The optical absorption spectrum of the Pbp@NiO0.2 nanocomposite is presented in Figure 2c. Pbp@NiO0.2 shows signifying absorption bands of Pbp with a slight shift in their positions and intensities. In the Pbp@NiO0.2 nanocomposite, the π−π* and n−π* transition between the valence and conduction band in benzenoid rings is observed at 277 and 324 nm. Additional absorption bands in the range between 344 and 790 nm are due to enhanced conjugation related to the interaction between the free electron pairs of nitrogen atoms inside the polymer chain and NiO and their polar excitation associated with this doped state of Pbp. Thus, the conjugated bond length of the polymer providing the path of π-electrons delocalization is increased. Similar results for the MnO2/Pbp and Ppb/PVA/Fe3O4 were already reported in the literature [48,49].

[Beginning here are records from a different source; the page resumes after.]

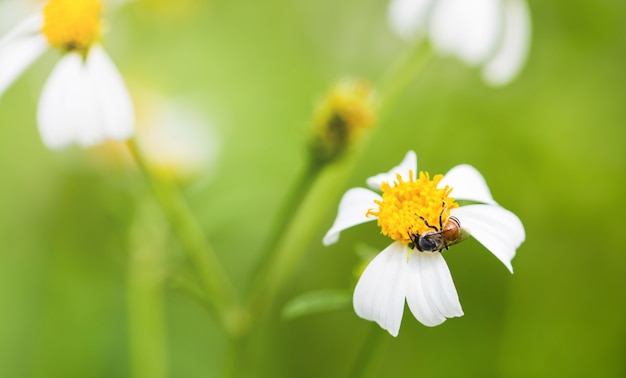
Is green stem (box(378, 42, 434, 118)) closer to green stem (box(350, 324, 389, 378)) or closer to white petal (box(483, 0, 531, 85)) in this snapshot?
white petal (box(483, 0, 531, 85))

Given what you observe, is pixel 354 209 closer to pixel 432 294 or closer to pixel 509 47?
pixel 432 294

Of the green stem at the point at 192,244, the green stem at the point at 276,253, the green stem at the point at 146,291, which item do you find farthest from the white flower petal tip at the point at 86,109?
the green stem at the point at 146,291

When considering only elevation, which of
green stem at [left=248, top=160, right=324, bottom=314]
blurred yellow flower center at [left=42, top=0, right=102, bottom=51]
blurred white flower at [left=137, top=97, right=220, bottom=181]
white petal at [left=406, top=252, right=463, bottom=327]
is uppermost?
blurred white flower at [left=137, top=97, right=220, bottom=181]

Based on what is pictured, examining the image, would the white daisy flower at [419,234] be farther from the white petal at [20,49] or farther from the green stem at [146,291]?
the green stem at [146,291]

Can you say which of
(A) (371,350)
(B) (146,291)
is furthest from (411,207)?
(B) (146,291)


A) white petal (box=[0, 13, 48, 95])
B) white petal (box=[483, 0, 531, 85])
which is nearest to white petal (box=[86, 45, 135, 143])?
white petal (box=[0, 13, 48, 95])

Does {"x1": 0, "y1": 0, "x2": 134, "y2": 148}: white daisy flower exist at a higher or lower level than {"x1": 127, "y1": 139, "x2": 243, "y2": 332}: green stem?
higher

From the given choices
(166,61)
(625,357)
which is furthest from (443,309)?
(166,61)
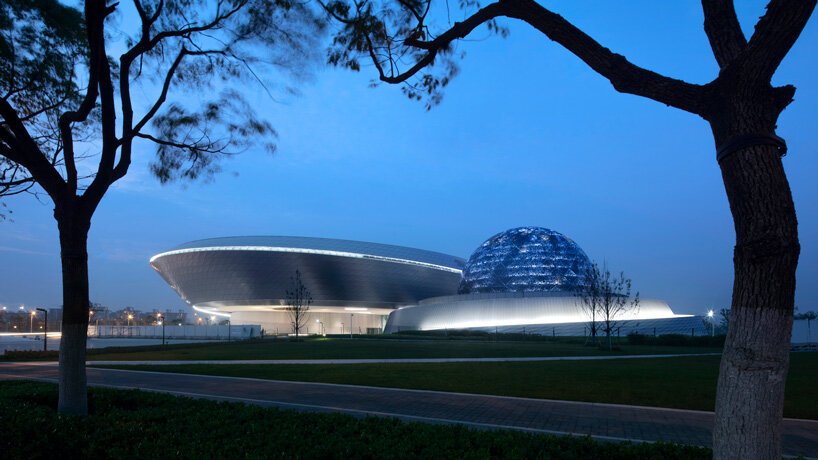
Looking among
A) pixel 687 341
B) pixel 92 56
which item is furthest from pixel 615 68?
pixel 687 341

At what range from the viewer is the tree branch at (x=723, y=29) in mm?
4008

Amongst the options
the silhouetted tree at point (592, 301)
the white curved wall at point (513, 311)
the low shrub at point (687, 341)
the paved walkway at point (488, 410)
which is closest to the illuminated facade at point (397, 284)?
the white curved wall at point (513, 311)

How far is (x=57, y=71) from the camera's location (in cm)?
1051

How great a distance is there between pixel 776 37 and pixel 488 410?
25.5 feet

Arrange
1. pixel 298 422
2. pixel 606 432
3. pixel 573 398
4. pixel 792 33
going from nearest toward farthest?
1. pixel 792 33
2. pixel 298 422
3. pixel 606 432
4. pixel 573 398

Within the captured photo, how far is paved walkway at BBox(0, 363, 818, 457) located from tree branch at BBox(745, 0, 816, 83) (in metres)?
5.54

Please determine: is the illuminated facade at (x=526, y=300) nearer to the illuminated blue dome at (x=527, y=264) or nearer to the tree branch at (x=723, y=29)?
the illuminated blue dome at (x=527, y=264)

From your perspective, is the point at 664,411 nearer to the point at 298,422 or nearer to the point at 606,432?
the point at 606,432

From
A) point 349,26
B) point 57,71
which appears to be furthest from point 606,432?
point 57,71

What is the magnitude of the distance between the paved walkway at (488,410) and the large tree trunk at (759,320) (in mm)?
4548

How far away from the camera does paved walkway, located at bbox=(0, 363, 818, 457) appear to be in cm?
820

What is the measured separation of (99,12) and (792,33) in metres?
8.60

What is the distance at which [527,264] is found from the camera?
61.2 metres

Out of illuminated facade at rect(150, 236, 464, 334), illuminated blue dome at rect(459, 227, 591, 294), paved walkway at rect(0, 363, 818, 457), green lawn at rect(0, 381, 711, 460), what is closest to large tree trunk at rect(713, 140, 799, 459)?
green lawn at rect(0, 381, 711, 460)
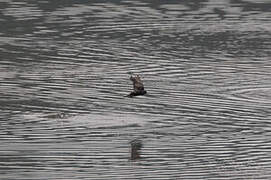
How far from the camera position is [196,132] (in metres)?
15.1

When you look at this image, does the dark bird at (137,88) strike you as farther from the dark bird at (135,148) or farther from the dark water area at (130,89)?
the dark bird at (135,148)

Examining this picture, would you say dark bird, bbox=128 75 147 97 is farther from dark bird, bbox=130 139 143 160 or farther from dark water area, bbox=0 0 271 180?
dark bird, bbox=130 139 143 160

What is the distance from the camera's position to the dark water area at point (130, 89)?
13.6 metres

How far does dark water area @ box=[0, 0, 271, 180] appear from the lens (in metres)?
13.6

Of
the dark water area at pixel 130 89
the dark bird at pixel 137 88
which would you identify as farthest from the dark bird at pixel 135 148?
the dark bird at pixel 137 88

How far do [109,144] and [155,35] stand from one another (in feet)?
29.6

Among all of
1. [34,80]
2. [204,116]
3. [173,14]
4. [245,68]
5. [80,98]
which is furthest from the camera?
[173,14]

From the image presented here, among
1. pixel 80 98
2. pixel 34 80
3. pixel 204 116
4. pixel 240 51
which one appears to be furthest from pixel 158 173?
pixel 240 51

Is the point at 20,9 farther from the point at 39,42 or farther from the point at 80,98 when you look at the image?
the point at 80,98

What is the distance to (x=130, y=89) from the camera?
17844 millimetres

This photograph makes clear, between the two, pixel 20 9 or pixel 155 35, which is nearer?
pixel 155 35

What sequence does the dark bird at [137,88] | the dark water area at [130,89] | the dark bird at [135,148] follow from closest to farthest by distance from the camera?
the dark water area at [130,89]
the dark bird at [135,148]
the dark bird at [137,88]

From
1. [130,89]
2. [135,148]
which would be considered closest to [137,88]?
[130,89]

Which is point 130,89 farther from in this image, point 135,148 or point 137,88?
point 135,148
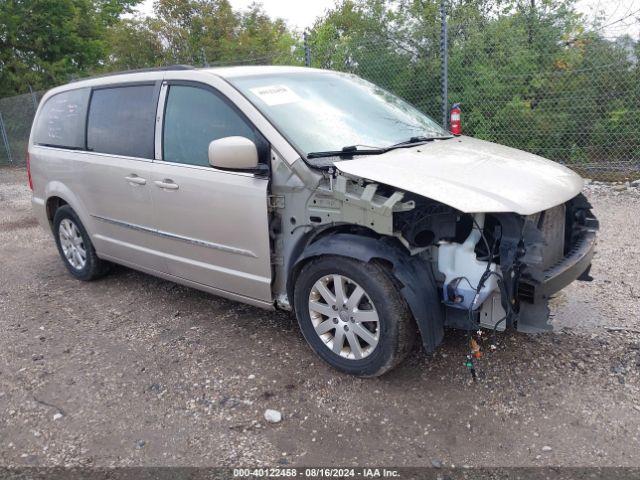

Thermal stability plays an essential role in the applicability of polymer composite-based electrodes in supercapacitors. At high temperatures, the loss of electrochemical charge storage is negatively affected by the exclusion of composite material from the polymer composite electrode. Therefore, the thermal stability of Pbp@NiO was investigated by TGA under a nitrogen environment, and the change of mass as a function of temperature was studied [50]. As shown in Figure 2d, the TGA curves revealed a four-step thermal degradation. The first and second steps lead to a small mass loss (−5–6%) at temperatures below 150 °C. This mass loss is attributed to the expulsion of absorbed solvent, water, and oxidant from the Pbp@NiO nanocomposite. The third mass loss (−6.5%) is associated with the removal of H2SO4, DBSA, and low molecular weight polymers/oligomers in the temperature range between 340 °C and 550 °C. In the fourth stage, carbon chain degradation starts above 550 °C, which is higher than most other materials. However, the mass loss in the last stage is still very low (8–10%), with a high residual mass retention of 81% at 800 °C. Pbp@NiO0.2 is thermally very resistant at high temperatures. This strongly suggests the formation of a uniform and ordered structure, with a distinct interaction of NiO with the Pbp polymer chain as well as a very distinct intramolecular interaction between the individual polymer chains [40,44].

3.3. Electrochemical Characterization and Performance Evaluation in Three-Electrode Setup

To evaluate the usability of the Pbp@NiOx nanocomposite materials as an active material in a faradaic energy storage device, electrochemical studies, such as CV, GCD, and EIS, were performed in a three-electrode setup.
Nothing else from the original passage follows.